>> BEGIN

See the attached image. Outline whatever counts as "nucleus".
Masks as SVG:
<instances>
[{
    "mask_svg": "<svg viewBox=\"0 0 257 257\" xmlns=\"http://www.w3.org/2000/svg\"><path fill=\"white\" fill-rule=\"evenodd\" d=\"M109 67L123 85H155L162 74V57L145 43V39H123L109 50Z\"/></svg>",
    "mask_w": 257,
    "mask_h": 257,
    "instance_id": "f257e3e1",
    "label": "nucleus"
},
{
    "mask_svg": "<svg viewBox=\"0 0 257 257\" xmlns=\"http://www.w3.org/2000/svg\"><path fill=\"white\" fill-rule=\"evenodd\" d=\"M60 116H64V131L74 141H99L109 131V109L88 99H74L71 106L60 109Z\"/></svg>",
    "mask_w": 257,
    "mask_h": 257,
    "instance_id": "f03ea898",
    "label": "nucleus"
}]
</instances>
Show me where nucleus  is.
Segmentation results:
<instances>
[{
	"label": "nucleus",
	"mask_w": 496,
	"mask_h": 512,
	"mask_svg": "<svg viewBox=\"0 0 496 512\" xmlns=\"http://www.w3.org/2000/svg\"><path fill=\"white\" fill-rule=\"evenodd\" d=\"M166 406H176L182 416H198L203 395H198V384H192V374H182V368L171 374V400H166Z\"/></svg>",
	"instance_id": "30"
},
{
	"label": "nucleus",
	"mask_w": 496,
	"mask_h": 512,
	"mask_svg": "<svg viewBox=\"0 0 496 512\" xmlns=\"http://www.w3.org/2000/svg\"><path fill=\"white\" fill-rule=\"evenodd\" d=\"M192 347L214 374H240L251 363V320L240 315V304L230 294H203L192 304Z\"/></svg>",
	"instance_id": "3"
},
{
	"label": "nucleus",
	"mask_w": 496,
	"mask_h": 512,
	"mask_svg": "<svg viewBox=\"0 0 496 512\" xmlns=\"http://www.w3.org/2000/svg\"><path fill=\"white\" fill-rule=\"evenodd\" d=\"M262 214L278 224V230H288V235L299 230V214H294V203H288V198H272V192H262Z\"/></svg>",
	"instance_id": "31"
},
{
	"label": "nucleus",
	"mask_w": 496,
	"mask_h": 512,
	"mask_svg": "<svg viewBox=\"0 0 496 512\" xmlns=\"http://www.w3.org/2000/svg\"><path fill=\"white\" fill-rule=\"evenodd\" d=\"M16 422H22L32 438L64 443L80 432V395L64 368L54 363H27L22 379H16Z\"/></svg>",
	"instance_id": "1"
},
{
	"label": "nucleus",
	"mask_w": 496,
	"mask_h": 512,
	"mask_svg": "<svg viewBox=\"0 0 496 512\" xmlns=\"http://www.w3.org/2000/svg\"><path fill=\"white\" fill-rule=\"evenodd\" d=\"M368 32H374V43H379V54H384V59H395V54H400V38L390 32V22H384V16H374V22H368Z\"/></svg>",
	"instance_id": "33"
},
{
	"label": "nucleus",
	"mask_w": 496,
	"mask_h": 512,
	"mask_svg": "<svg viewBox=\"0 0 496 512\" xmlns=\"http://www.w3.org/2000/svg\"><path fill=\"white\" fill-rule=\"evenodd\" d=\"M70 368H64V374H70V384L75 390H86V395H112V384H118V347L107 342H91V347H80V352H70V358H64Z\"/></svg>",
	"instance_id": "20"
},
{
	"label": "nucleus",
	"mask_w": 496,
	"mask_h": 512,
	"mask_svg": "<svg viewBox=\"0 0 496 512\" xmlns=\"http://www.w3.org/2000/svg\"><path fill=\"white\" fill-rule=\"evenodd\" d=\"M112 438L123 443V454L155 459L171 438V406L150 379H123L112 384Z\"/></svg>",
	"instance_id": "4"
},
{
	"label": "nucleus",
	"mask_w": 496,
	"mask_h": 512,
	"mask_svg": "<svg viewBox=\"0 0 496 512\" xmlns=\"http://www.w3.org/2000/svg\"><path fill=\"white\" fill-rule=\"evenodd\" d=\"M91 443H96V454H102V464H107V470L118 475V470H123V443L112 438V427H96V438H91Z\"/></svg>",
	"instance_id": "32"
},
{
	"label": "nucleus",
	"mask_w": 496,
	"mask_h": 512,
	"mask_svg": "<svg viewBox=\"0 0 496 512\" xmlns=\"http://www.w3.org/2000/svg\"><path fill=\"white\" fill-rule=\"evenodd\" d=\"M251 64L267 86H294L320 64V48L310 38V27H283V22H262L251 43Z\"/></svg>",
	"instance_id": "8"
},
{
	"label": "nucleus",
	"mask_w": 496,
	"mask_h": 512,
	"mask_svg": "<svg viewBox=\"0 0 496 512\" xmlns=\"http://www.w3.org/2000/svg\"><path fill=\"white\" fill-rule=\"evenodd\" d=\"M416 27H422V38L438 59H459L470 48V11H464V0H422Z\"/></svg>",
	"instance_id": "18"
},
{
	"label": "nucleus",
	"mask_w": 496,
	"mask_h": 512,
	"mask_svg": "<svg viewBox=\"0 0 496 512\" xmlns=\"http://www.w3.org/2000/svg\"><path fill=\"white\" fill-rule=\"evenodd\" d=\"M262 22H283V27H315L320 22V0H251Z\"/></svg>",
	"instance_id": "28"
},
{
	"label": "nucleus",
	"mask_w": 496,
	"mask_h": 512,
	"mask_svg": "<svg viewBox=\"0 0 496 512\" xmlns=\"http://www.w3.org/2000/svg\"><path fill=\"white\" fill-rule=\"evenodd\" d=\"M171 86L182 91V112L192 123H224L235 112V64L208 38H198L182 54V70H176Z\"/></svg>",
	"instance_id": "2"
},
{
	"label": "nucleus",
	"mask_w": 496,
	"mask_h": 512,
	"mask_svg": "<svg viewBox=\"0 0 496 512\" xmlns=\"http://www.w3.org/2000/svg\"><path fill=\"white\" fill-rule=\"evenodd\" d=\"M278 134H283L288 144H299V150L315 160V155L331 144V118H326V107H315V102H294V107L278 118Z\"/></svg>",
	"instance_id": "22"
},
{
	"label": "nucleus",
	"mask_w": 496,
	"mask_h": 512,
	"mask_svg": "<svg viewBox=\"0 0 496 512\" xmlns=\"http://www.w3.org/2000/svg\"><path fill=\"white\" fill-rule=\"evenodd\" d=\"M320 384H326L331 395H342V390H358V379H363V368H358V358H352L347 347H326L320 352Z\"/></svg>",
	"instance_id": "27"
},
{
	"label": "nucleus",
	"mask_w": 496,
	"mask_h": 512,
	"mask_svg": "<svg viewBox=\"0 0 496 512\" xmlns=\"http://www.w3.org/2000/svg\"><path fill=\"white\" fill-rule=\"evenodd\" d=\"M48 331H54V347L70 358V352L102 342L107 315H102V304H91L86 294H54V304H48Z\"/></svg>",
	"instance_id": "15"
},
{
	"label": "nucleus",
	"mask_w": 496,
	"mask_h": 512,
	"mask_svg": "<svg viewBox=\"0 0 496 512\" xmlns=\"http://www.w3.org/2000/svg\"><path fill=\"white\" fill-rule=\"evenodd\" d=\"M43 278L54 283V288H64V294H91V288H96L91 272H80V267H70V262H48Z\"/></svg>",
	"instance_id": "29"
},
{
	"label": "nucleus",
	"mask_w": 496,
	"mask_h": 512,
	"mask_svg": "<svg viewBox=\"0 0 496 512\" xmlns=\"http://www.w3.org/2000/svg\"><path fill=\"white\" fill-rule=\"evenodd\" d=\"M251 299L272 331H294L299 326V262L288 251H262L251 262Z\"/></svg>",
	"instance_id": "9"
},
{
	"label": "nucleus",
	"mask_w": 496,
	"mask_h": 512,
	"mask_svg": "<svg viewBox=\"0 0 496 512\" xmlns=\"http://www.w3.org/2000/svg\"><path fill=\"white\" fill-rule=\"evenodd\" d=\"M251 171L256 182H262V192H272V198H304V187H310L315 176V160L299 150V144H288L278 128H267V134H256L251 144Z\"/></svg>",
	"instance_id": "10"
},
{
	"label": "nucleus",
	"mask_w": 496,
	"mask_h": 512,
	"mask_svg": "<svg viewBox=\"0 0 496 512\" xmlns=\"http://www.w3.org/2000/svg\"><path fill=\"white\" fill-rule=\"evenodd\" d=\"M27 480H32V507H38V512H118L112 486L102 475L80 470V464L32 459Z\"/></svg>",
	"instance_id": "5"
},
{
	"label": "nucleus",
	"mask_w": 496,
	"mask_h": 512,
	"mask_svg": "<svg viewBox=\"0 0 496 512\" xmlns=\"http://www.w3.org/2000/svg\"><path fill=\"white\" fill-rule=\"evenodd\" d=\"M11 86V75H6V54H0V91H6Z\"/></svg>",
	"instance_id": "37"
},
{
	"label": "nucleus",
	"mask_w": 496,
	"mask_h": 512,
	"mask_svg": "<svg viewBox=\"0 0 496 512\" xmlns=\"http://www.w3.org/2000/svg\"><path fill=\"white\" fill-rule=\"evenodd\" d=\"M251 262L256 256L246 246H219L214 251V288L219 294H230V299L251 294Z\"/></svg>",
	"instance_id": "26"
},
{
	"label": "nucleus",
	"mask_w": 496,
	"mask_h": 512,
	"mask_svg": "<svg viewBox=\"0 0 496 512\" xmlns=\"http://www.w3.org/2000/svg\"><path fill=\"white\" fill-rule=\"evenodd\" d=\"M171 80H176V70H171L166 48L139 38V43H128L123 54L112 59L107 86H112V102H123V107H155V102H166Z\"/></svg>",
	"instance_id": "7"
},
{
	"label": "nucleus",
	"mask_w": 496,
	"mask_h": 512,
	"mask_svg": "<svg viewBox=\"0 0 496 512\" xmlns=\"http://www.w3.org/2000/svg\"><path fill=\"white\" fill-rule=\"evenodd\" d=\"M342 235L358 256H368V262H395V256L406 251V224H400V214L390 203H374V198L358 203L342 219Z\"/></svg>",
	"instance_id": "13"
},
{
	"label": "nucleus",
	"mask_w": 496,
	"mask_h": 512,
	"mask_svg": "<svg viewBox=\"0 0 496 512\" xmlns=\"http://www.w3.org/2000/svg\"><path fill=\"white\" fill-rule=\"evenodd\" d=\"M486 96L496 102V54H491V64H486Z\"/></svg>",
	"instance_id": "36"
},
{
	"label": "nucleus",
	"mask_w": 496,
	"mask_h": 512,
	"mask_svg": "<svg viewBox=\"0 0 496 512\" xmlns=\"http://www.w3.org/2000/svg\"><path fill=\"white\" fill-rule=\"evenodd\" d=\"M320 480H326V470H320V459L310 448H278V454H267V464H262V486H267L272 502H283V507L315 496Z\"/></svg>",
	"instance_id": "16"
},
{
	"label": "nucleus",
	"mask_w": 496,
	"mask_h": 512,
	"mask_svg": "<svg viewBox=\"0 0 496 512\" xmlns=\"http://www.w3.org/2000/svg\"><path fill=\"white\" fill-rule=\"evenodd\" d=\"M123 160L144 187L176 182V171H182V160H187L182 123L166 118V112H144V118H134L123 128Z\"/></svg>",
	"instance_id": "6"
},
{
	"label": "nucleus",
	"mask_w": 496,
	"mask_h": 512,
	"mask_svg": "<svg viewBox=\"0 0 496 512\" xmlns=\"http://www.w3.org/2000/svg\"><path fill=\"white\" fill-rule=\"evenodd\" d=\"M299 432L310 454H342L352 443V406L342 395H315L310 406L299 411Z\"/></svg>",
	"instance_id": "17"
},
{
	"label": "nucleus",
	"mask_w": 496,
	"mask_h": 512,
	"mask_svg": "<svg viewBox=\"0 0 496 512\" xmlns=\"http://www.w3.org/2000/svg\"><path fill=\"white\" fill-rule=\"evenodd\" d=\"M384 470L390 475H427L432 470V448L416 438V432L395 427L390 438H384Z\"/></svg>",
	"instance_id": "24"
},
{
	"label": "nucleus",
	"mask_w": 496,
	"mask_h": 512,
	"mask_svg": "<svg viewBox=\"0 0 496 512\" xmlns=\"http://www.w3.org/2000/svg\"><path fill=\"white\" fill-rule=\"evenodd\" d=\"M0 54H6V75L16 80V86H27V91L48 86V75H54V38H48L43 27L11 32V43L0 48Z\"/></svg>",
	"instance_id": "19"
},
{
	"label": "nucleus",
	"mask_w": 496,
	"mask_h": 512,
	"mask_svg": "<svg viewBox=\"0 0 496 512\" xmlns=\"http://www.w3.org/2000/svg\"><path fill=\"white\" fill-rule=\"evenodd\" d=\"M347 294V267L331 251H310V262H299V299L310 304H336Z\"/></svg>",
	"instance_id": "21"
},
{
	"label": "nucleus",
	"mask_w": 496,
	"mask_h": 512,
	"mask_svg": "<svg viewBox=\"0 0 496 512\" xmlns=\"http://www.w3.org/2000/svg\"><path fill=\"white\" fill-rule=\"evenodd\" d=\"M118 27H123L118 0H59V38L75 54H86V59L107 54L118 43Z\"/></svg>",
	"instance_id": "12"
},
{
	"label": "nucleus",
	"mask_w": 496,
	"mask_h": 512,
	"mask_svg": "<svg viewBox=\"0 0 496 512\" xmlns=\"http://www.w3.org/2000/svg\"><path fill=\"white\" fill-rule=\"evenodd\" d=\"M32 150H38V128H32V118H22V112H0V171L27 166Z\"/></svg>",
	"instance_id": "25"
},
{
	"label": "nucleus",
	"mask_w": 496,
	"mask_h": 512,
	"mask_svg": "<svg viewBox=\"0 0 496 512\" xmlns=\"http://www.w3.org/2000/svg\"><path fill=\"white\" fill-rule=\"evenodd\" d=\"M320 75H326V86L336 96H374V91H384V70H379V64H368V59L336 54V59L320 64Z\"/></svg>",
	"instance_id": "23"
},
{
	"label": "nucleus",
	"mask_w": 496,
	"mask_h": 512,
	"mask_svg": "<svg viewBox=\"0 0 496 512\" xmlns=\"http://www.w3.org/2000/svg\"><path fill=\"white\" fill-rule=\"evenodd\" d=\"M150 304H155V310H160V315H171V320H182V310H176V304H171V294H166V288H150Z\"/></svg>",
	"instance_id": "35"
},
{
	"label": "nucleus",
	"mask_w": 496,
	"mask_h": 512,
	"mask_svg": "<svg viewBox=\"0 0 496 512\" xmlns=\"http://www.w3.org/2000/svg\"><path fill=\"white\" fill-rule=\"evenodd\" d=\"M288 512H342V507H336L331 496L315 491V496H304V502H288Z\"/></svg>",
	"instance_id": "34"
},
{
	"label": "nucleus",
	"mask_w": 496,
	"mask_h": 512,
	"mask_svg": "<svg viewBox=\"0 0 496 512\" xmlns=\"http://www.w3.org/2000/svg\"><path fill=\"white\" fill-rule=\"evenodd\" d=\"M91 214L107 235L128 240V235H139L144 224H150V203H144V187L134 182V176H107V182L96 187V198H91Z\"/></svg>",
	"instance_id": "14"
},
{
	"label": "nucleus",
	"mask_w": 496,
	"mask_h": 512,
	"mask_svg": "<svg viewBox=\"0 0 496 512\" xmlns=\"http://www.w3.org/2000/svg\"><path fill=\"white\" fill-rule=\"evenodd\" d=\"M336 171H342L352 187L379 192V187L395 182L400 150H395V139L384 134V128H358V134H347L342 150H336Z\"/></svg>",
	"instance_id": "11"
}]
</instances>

>> END

_AIM_
Quote, without any change, the part of the entries that opens with their very first line and closes with the line containing "67L123 85H155L162 74V57L145", including both of those lines.

_RESPONSE TO THIS TASK_
See the attached image. Outline whatever counts as "nucleus".
Masks as SVG:
<instances>
[{
    "mask_svg": "<svg viewBox=\"0 0 257 257\" xmlns=\"http://www.w3.org/2000/svg\"><path fill=\"white\" fill-rule=\"evenodd\" d=\"M109 67L123 85H155L162 74V57L145 43V39H123L109 50Z\"/></svg>",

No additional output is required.